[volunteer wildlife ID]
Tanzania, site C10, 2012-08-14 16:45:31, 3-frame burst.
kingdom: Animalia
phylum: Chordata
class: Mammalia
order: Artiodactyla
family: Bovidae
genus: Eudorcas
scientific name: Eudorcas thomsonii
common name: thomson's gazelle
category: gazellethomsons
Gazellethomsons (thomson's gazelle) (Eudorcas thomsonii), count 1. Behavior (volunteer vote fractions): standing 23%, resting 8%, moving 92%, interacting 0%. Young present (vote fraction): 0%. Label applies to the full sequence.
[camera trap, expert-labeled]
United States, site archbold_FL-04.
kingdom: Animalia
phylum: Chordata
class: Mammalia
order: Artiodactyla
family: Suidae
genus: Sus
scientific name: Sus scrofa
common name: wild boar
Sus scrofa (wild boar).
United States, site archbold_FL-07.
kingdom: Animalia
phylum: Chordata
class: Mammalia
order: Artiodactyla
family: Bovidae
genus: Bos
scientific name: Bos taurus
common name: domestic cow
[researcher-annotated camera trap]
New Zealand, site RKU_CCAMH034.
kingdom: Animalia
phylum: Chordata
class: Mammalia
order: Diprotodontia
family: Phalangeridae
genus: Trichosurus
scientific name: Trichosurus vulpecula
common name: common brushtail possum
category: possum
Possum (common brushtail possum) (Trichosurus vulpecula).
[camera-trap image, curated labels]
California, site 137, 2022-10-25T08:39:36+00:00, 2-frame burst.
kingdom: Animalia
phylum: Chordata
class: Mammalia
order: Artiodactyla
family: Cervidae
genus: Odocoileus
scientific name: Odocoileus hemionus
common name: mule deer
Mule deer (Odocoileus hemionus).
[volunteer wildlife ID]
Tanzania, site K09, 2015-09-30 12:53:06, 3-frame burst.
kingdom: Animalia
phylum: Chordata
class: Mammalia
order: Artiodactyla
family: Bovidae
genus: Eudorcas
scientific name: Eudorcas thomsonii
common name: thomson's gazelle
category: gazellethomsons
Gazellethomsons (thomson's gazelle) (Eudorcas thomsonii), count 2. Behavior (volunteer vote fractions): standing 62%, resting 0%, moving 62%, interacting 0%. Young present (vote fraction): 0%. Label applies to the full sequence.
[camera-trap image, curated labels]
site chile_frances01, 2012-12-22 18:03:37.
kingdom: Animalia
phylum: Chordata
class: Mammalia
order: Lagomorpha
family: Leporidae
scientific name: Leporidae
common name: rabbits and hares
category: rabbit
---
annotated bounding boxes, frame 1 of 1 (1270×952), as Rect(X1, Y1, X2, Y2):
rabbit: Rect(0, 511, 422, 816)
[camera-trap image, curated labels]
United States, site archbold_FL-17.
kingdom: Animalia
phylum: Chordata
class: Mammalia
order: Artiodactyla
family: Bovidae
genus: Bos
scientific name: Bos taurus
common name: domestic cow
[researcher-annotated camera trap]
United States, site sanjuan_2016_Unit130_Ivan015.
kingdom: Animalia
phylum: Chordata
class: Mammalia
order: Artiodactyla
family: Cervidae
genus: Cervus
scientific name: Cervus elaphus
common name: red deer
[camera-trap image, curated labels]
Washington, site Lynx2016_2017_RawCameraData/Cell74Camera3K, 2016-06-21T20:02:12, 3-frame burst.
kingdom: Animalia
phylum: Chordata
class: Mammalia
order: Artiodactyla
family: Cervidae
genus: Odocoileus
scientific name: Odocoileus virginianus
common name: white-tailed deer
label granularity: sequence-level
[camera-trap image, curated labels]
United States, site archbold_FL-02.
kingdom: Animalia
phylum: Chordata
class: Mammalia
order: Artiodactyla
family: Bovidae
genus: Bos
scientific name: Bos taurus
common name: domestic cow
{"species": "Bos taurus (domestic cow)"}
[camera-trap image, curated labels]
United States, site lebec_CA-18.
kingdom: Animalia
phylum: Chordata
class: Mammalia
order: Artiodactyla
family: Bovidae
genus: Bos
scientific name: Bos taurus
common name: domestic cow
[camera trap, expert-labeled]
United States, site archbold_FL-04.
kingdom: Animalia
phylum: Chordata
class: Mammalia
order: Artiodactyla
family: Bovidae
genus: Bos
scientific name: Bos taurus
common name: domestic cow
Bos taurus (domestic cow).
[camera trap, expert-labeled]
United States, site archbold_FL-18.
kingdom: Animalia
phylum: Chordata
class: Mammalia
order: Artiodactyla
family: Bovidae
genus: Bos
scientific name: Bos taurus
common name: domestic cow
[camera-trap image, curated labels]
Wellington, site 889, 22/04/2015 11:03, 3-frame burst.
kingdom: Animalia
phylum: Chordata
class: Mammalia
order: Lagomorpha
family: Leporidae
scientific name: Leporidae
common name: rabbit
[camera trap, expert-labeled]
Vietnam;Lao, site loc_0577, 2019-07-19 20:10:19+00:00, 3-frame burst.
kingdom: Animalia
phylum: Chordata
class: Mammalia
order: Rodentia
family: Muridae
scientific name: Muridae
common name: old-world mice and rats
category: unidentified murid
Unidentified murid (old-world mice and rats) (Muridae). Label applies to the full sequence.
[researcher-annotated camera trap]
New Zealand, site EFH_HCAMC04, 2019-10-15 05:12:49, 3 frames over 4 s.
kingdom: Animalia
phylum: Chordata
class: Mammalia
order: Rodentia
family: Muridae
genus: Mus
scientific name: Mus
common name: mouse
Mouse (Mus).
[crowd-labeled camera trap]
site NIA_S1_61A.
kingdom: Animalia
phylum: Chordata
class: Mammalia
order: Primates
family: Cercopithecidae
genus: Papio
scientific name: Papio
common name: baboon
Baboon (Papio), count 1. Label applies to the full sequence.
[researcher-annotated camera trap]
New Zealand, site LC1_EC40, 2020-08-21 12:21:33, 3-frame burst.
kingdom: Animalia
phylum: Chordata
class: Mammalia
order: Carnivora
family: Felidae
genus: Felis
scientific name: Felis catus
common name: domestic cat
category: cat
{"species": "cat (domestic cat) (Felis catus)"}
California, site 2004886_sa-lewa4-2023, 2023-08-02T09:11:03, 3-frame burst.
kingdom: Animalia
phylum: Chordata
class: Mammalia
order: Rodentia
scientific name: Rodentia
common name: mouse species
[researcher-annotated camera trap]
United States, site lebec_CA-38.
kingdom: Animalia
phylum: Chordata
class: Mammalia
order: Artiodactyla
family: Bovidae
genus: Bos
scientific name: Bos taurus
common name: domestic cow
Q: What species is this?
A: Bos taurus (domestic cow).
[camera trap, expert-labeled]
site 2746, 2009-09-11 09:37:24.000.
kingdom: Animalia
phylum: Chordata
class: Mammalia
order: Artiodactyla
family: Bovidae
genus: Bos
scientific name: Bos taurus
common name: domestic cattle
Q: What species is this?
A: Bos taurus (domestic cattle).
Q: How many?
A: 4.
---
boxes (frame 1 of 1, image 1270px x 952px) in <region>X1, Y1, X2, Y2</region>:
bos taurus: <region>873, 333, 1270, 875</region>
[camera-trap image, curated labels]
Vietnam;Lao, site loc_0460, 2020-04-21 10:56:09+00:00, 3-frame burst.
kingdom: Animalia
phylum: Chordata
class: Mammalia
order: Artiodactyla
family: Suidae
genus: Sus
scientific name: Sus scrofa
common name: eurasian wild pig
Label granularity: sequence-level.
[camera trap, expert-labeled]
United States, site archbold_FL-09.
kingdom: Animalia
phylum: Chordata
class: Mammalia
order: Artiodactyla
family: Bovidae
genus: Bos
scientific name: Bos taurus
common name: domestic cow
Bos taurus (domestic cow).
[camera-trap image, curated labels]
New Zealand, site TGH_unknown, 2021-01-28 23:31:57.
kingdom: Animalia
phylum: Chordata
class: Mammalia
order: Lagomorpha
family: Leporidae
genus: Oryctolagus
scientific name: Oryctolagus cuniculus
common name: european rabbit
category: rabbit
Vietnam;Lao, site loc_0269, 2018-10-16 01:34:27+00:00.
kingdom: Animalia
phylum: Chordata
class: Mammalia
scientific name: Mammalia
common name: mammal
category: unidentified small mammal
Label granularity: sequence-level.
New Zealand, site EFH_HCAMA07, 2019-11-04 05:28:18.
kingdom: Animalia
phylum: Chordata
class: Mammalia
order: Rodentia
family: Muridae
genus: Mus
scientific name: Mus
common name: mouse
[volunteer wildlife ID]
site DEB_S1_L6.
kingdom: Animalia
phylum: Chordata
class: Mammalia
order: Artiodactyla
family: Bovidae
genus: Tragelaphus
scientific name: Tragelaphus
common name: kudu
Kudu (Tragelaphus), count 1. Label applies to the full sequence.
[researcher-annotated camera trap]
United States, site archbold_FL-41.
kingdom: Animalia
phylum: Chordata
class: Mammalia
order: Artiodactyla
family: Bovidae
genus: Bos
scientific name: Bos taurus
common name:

· · ·

### YOUR GOAL:
Copy each line exactly, beginning at the one with "common name: mammal" and stopping after the last line of the entries. Include nothing else.

### SOLUTION:
common name: mammal
category: unidentified small mammal
Label granularity: sequence-level.
New Zealand, site EFH_HCAMA07, 2019-11-04 05:28:18.
kingdom: Animalia
phylum: Chordata
class: Mammalia
order: Rodentia
family: Muridae
genus: Mus
scientific name: Mus
common name: mouse
[volunteer wildlife ID]
site DEB_S1_L6.
kingdom: Animalia
phylum: Chordata
class: Mammalia
order: Artiodactyla
family: Bovidae
genus: Tragelaphus
scientific name: Tragelaphus
common name: kudu
Kudu (Tragelaphus), count 1. Label applies to the full sequence.
[researcher-annotated camera trap]
United States, site archbold_FL-41.
kingdom: Animalia
phylum: Chordata
class: Mammalia
order: Artiodactyla
family: Bovidae
genus: Bos
scientific name: Bos taurus
common name:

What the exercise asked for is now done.